Source document:
++++++++++++++++++++

Prior to release, the Choir offered a number of pre-order options, but their most notable was “Package A,” which included a VIP invitation for two to a barbeque and a private acoustic performance by the Choir at Michaels' home outside Nashville, Tennessee on July 24, 2010.

For all those who pre-ordered Burning Like the Midnight Sun, the Choir also included a companion CD that featured running commentary from all five band members for each song on the album. From this point forward, the Choir would provide band commentary (either on CD or digital download) for most of their new releases and reissued albums. In addition, the band provided a DVD of mix stems for listeners to create remixed versions of any song on the album. Several of these fan-made remixes would later be featured on the Choir's official Facebook page.

In 2012, Burning Like the Midnight Sun was briefly offered as a free download via NoiseTrade to publicize the release of The Loudest Sound Ever Heard.

++++++++++++++++++++

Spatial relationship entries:
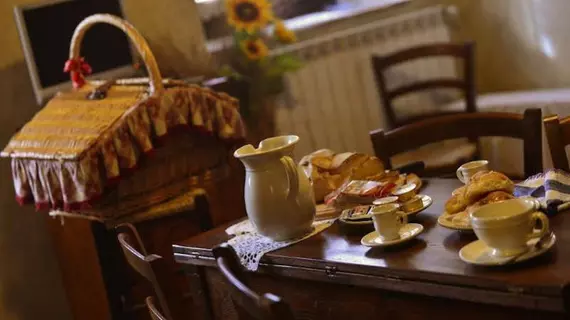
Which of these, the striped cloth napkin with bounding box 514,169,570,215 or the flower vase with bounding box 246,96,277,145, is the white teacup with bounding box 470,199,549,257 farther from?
the flower vase with bounding box 246,96,277,145

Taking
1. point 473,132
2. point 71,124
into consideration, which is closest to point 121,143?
point 71,124

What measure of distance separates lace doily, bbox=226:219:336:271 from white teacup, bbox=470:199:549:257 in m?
0.45

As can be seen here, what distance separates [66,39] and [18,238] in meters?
0.67

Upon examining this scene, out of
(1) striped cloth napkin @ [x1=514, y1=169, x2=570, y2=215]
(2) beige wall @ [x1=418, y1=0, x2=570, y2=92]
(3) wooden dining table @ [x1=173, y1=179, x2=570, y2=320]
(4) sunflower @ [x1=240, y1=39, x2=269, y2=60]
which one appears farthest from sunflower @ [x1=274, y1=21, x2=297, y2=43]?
(1) striped cloth napkin @ [x1=514, y1=169, x2=570, y2=215]

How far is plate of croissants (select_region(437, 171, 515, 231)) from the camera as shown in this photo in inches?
57.1

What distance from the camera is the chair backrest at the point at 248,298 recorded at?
41.4 inches

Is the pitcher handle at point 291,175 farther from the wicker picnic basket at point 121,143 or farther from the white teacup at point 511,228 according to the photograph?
the wicker picnic basket at point 121,143

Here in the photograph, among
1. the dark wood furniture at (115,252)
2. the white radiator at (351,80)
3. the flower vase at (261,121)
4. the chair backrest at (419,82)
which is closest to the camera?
the dark wood furniture at (115,252)

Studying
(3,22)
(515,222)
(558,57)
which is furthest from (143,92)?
(558,57)

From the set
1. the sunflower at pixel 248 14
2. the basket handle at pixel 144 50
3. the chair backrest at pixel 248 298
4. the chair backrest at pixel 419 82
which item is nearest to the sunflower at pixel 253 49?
the sunflower at pixel 248 14

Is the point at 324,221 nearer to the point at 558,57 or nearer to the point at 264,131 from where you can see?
the point at 264,131

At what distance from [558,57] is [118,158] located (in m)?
2.23

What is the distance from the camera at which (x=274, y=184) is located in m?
1.61

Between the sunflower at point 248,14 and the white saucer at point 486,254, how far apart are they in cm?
183
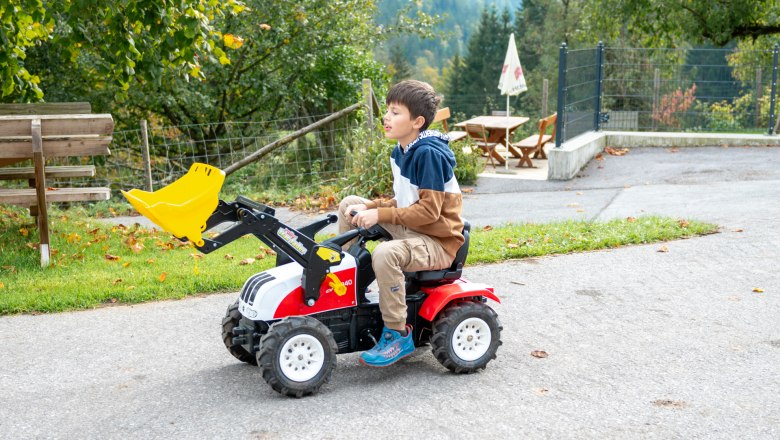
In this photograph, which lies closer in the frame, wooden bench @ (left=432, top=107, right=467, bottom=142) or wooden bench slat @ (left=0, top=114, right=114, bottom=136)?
wooden bench slat @ (left=0, top=114, right=114, bottom=136)

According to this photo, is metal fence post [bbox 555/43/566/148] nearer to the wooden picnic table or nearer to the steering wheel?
the wooden picnic table

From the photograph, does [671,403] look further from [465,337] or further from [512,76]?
[512,76]

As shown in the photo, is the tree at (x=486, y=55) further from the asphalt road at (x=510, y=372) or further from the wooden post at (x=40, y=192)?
the asphalt road at (x=510, y=372)

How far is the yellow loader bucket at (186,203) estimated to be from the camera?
400 centimetres

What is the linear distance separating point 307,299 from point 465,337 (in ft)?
3.09

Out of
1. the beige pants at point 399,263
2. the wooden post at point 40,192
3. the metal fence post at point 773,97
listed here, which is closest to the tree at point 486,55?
the metal fence post at point 773,97

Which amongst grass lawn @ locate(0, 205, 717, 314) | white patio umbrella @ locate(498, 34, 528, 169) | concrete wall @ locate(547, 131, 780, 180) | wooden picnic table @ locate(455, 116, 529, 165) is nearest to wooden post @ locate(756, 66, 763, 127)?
concrete wall @ locate(547, 131, 780, 180)

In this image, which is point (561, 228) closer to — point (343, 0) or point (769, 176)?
point (769, 176)

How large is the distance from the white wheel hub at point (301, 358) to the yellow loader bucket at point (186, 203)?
2.31 ft

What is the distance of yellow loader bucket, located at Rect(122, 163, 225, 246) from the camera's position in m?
4.00

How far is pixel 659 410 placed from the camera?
13.9 ft

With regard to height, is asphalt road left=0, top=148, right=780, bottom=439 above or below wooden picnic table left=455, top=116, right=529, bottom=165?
below

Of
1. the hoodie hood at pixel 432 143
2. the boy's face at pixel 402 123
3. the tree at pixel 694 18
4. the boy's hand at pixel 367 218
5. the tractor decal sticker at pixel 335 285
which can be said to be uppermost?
the tree at pixel 694 18

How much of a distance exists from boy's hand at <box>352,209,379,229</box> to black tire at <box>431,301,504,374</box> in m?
0.70
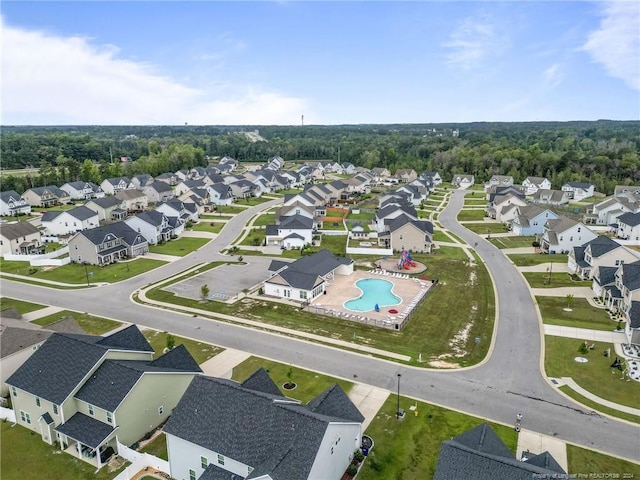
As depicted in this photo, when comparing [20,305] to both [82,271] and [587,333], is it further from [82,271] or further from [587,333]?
[587,333]

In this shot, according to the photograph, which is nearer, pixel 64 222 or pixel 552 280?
pixel 552 280

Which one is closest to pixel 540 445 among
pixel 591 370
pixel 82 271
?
pixel 591 370

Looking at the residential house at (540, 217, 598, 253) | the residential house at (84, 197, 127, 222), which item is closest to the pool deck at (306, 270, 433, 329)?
the residential house at (540, 217, 598, 253)

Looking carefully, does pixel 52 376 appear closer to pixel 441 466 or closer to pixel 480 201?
pixel 441 466

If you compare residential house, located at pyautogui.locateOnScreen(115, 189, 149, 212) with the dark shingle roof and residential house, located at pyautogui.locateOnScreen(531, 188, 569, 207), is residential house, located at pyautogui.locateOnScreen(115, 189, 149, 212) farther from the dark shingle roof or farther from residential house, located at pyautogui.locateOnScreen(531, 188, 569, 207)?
residential house, located at pyautogui.locateOnScreen(531, 188, 569, 207)

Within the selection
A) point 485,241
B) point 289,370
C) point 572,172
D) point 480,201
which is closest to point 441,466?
point 289,370
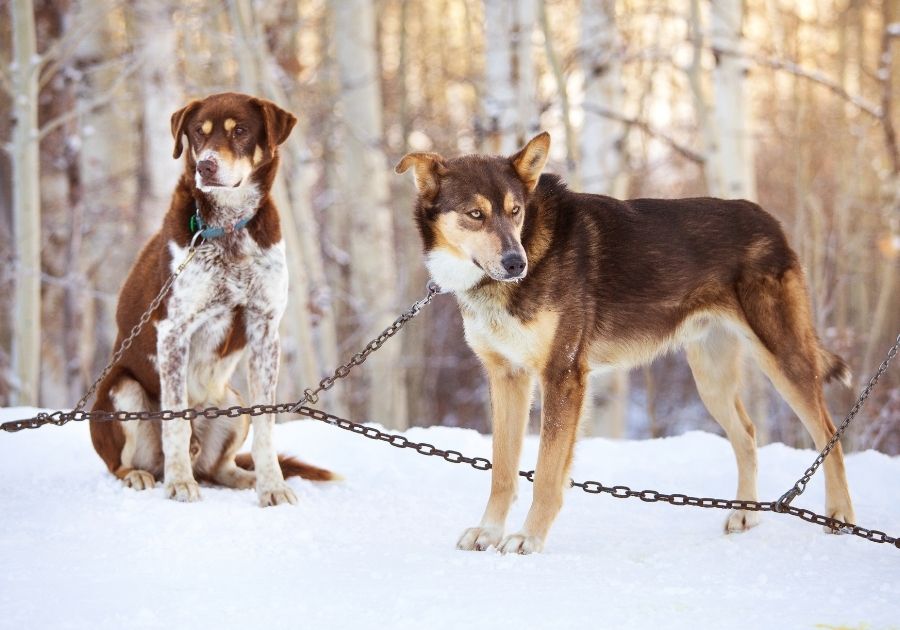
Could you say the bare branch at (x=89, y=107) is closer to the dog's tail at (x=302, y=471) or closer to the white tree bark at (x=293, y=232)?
the white tree bark at (x=293, y=232)

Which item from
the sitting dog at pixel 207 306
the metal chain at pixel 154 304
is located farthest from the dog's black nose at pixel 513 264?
the metal chain at pixel 154 304

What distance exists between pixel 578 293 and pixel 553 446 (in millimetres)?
629

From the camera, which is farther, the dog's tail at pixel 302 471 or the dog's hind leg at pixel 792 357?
the dog's tail at pixel 302 471

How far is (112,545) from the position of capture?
13.1 ft

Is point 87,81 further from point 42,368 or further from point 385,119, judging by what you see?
point 385,119

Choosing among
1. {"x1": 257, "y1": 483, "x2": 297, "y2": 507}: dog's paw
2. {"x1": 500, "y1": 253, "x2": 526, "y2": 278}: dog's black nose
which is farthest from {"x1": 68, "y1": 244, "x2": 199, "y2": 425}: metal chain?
{"x1": 500, "y1": 253, "x2": 526, "y2": 278}: dog's black nose

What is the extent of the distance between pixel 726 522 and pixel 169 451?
2.59 meters

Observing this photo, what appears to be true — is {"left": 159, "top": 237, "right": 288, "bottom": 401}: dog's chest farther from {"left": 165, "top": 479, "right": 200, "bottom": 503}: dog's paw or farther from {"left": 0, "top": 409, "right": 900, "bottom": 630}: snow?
{"left": 0, "top": 409, "right": 900, "bottom": 630}: snow

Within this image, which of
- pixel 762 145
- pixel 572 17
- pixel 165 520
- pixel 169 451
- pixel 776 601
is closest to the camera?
pixel 776 601

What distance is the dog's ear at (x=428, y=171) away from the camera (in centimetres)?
418

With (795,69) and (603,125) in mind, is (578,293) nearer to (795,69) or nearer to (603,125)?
(795,69)

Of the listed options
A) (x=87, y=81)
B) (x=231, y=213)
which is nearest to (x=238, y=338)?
(x=231, y=213)

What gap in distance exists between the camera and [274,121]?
16.4 feet

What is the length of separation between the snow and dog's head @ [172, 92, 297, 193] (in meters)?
1.51
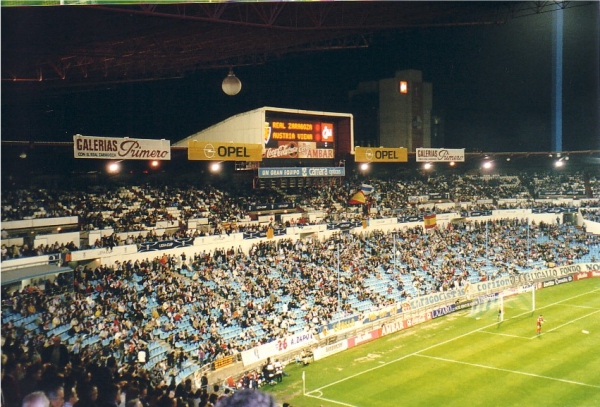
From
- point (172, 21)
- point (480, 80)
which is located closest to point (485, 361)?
point (172, 21)

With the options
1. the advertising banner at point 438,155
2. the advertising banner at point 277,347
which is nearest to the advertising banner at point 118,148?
the advertising banner at point 277,347

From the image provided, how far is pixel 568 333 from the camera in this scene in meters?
30.5

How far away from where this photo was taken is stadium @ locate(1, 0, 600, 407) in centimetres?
2017

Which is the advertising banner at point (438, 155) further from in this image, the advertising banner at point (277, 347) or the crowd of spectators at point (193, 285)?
the advertising banner at point (277, 347)

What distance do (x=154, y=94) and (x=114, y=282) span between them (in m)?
18.1

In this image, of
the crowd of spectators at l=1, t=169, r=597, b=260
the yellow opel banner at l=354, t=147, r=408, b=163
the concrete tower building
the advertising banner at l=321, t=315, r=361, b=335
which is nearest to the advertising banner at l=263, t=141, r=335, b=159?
the yellow opel banner at l=354, t=147, r=408, b=163

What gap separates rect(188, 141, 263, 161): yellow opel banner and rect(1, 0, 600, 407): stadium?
3.4 inches

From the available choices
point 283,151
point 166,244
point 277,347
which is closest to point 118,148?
point 166,244

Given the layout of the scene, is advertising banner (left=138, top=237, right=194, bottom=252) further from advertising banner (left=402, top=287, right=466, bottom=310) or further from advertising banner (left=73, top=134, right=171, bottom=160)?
advertising banner (left=402, top=287, right=466, bottom=310)

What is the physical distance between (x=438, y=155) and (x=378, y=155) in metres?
6.38

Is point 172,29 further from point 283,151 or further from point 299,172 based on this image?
point 299,172

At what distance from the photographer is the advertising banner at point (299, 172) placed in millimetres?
35625

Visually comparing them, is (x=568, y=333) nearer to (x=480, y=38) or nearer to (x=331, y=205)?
(x=331, y=205)

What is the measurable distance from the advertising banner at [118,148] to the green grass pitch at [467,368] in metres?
13.2
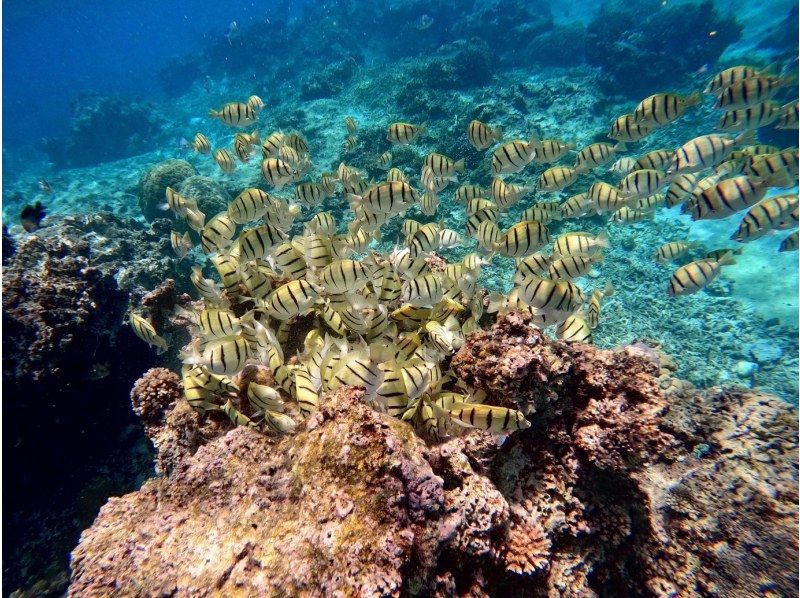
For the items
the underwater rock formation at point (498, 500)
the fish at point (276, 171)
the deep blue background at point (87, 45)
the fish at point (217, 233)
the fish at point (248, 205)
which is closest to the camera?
the underwater rock formation at point (498, 500)

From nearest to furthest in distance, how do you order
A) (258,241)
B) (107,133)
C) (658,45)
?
(258,241) → (658,45) → (107,133)

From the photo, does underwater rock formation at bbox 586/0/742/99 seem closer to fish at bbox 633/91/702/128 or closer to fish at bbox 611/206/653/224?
fish at bbox 611/206/653/224

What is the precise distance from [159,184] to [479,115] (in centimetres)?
1188

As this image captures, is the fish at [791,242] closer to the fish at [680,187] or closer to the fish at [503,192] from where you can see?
the fish at [680,187]

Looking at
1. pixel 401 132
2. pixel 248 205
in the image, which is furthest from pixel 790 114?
pixel 248 205

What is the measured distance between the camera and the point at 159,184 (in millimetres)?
13477

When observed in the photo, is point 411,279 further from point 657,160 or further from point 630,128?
point 657,160

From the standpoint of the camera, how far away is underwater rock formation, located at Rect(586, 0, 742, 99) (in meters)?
20.1

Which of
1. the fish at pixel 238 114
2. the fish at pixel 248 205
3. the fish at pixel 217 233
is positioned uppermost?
the fish at pixel 238 114

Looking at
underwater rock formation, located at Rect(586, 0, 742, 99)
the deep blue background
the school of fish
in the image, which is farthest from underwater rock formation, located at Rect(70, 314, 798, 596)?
the deep blue background

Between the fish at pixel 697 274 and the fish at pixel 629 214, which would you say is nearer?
the fish at pixel 697 274

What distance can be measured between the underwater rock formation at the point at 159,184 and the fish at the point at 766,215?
14.6 metres

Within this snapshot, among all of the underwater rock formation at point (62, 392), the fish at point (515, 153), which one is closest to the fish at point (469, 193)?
the fish at point (515, 153)

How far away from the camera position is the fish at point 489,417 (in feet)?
7.77
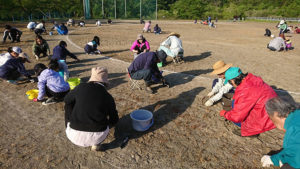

++++++++++++++++++++

What this exercise asks:
• a. In two sentences, summarize the passage on Burning Like the Midnight Sun.
• b. Name every media format that the passage on Burning Like the Midnight Sun mentions for delivering the band's material.
• c. According to the passage on Burning Like the Midnight Sun, on what date were the barbeque and private acoustic performance in "Package A" held?
The entries are separate material and have no connection to the passage on Burning Like the Midnight Sun.

Solutions to the exercise:
• a. Before the album's release, the Choir offered pre-order options, most notably "Package A," and gave every pre-order customer a companion CD of song-by-song commentary from all five band members, along with a DVD of mix stems for making remixes. In 2012, the album was briefly offered as a free download via NoiseTrade to publicize the release of The Loudest Sound Ever Heard.

• b. CD, digital download, DVD

• c. July 24, 2010